__MATERIAL FOR THIS TASK__:

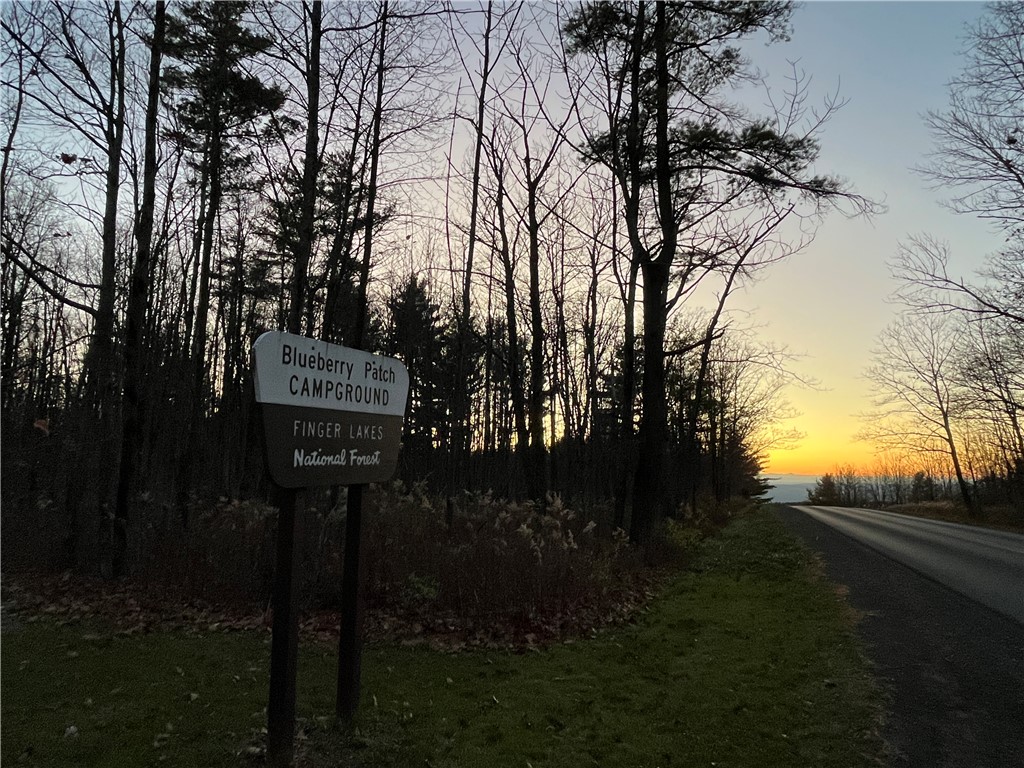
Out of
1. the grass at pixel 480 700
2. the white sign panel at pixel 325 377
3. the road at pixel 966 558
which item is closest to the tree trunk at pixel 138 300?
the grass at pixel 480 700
...
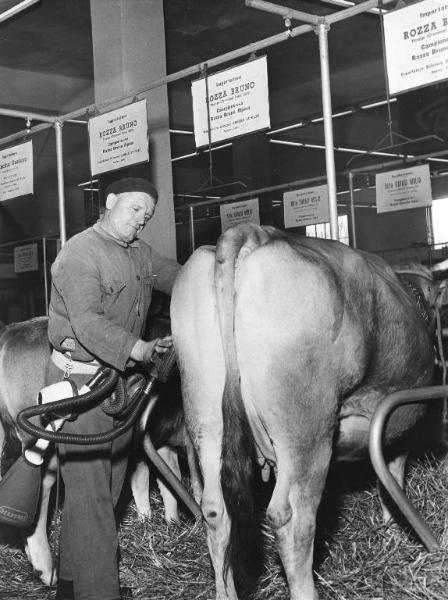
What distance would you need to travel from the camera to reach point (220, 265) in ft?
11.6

__WHAT NEEDS TO BE DONE__:
Return each line of the material above that contains the string "pixel", with matches sensitive to case.

__RIGHT ANSWER__:
1. the grass at pixel 480 700
2. the white sign panel at pixel 325 377
3. the road at pixel 966 558
which item is closest to the tree trunk at pixel 138 300?
the grass at pixel 480 700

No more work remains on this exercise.